> _ACTIVITY_: Which lines in the records below contain the word "javascript"? Report each of them.

> _SUPPLIED RECORDS_:
· · · ·

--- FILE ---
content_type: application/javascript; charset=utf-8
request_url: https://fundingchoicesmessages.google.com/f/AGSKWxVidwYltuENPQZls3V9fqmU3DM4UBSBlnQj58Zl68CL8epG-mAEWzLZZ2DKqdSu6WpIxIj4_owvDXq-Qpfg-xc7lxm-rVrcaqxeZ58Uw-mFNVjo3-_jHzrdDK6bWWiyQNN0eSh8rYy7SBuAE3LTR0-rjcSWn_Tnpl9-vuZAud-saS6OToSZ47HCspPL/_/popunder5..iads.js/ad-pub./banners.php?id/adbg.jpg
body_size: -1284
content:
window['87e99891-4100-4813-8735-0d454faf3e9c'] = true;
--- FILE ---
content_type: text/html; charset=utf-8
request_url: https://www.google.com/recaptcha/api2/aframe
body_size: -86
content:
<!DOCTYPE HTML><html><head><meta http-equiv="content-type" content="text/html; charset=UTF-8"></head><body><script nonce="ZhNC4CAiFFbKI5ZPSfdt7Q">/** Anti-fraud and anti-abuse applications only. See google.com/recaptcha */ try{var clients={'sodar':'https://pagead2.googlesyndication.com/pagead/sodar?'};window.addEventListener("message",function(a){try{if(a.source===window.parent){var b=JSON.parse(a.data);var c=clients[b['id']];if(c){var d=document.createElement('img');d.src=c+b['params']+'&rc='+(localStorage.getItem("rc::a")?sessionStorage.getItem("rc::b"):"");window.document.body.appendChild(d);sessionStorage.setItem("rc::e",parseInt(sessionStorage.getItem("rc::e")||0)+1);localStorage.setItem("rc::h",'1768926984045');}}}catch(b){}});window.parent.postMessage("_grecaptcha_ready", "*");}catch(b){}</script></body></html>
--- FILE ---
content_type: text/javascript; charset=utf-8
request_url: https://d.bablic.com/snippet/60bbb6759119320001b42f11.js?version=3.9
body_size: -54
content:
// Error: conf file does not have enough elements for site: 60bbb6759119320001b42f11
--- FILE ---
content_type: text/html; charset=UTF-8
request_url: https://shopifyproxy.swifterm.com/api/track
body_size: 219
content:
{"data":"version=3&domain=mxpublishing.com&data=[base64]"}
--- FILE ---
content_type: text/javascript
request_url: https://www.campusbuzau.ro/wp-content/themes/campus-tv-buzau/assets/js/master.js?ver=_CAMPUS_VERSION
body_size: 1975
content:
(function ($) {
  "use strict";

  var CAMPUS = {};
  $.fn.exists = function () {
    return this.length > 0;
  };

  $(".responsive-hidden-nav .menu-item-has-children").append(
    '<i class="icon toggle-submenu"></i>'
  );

· · · ·

> _RESULT FOR THIS TASK_:
content_type: application/javascript; charset=utf-8
content_type: text/javascript; charset=utf-8
content_type: text/javascript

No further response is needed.